Woody Norris: The CEO and chairman of American Technology Corporation talks about breaking sound barriers.
The scenario: You are walking down the personal care aisle at
the local supermarket. A new shampoo catches your eye. As you pause
to check out the item, a commercial for the product airs. The catch
is, no one else in the store hears it.
If Woody Norris gets his way, this could happen soon in a store near you. Norris, CEO of San Diego-based American Technology Corporation (ATC), has figured out a way to tame sound. Although it has been possible to focus radio and light waves for years, sound waves, which radiate in all directions, have proven unruly. Sound just does whatever the hell it wants to, says Norris.
ATCs Hypersonic Sound System (HSS) creates a beam, or cone, of sound that can be directed into someones face or splashed off a wall. You can walk into the sound, just as you might step into a spotlight or into the shower, says Norris. Step back, and it vanishes.

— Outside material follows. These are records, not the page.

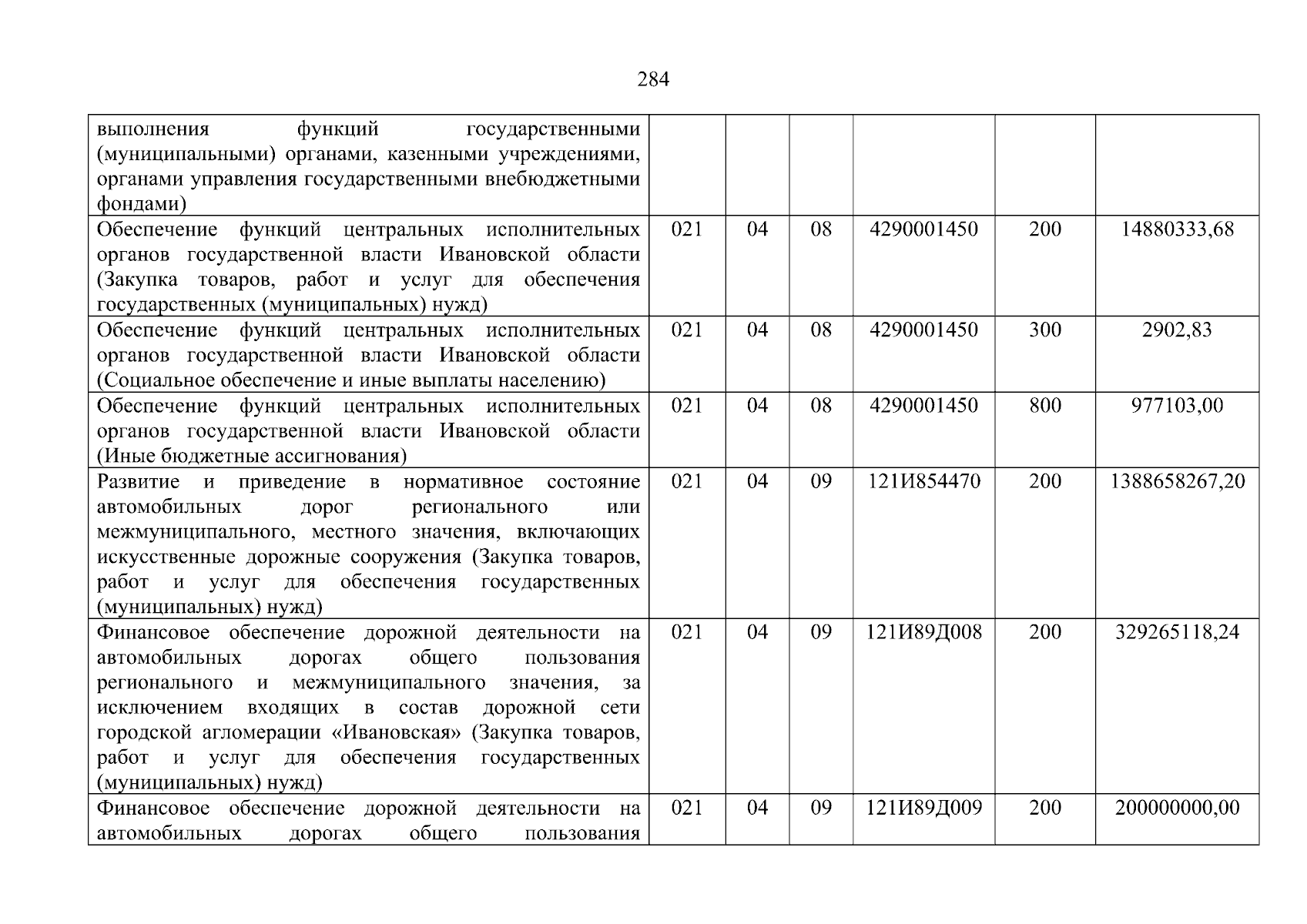 284

| выполнения функций государственными (муниципальными) органами, казенными учреждениями, органами управления государственными внебюджетными фондами) | | | | | | |
|---|---|---|---|---|---|---|
| Обеспечение функций центральных исполнительных органов государственной власти Ивановской области (Закупка товаров, работ и услуг для обеспечения государственных (муниципальных) нужд) | 021 | 04 | 08 | 4290001450 | 200 | 14880333,68 |
| Обеспечение функций центральных исполнительных органов государственной власти Ивановской области (Социальное обеспечение и иные выплаты населению) | 021 | 04 | 08 | 4290001450 | 300 | 2902,83 |
| Обеспечение функций центральных исполнительных органов государственной власти Ивановской области (Иные бюджетные ассигнования) | 021 | 04 | 08 | 4290001450 | 800 | 977103,00 |
| Развитие и приведение в нормативное состояние автомобильных дорог регионального или межмуниципального, местного значения, включающих искусственные дорожные сооружения (Закупка товаров, работ и услуг для обеспечения государственных (муниципальных) нужд) | 021 | 04 | 09 | 121И854470 | 200 | 1388658267,20 |
| Финансовое обеспечение дорожной деятельности на автомобильных дорогах общего пользования регионального и межмуниципального значения, за исключением входящих в состав дорожной сети городской агломерации «Ивановская» (Закупка товаров, работ и услуг для обеспечения государственных (муниципальных) нужд) | 021 | 04 | 09 | 121И89Д008 | 200 | 329265118,24 |
| Финансовое обеспечение дорожной деятельности на автомобильных дорогах общего пользования | 021 | 04 | 09 | 121И89Д009 | 200 | 200000000,00 |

The ability to control sound opens up vast markets. Wal-Mart and McDonalds are among the companies interested in adopting HSS. This is a real breakthrough, says Norris, who invented the precursor of the sonogram. HSS is the first significant enhancement to our ability to create and control sound since the invention of the loudspeaker in 1925. So far, his company holds 15 patents on the system. American Demographics Sandra Yin talked with Norris to sound him out on the future markets for this technology.
AD: Who seems to be most interested in using focused sound?

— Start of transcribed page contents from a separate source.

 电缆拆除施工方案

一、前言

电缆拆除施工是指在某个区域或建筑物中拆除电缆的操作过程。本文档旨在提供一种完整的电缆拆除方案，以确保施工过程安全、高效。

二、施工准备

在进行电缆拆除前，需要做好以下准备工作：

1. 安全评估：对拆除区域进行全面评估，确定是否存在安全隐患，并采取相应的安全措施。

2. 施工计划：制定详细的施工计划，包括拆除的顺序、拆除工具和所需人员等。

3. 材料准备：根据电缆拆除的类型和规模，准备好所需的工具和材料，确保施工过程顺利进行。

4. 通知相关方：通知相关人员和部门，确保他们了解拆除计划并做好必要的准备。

WN: People who want to promote or advertise a product or brand are the most interested. So are theme parks, movie theaters, supermarkets, restaurants and arcades.
AD: Where might this system be deployed?
WN: Television networks. You can talk to someone on set from offstage or cue an actor who forgot his lines. The New York City Fire Department gets a lot of complaints about their loud sirens. If you could project the sound like a headlight, it could be directed just in front of the truck, so people who are sound asleep somewhere between the station and the fire won't be woken up. It's much like being able to focus light. On a road trip, the parents in the front seats could listen to something different from their kids in the back. Or your mate can be asleep while you watch TV. Cool, huh?
AD: What are the system's benefits?
WN: There are two benefits. Retailers like it because you can multiply how much sound is in a store without its becoming cacophony. Consumers love it too. It's like shining a spotlight on a wall. You move into a little cone of sound, and you hear something. Step backward, and you don't hear anything.
AD: What are some of Hypersonic Sound's most notable traits?
WN: With HSS, sound travels long distances without a drop-off in sound level. At concerts, the music is so loud that the poor guys in the front row have earwax running out of their ears. With HSS, the guy in the front row hears the same thing as the people in the last row. There are a lot of people who want sound to appear at a certain point and then diminish. If you move backward or forward, it dramatically drops off. If you move sideways, the sound completely vanishes.
AD: How soon will we experience HSS?
WN: You'll come into contact with this sound system in lots of public places this fall. Whether you're in a supermarket, an electronics store, an airport or a fast-food restaurant, you'll be exposed to it. By next June, this sound system will turn up in a lot of consumer applications, including computers and surround sound TV.
AD: Where is this technology in use?
WN: Florida Power and Light uses HSS emitters to scare away the thousands of canaries that land on the power lines. People living nearby say the birds' chirping drives them nuts. Beaming the sound of the birds' natural predators, such as geese or owls, at their roosts scares the canaries away from the power lines.
We're also already installed in several aircraft carriers. Because they're all steel, they're like echo chambers. To broadcast a message, they usually have speakers installed every few feet. With HSS, you put one emitter at the end of the corridor. We control how far the sound goes.
AD: How big a market is there for applications like these?
WN: It's a multibillion-dollar opportunity for our company. We can do everything a regular loudspeaker does, and then some. Fifteen billion speakers are sold worldwide. An average car has seven speakers. Every computer has two speakers. The market for conventional loudspeakers is exploding. It's got to be billions of dollars a year. Beyond all that, there's low-hanging fruit, including supermarkets and restaurants. Nobody's tapped those markets yet. Already, some customers are talking about spending $15 to $20 million.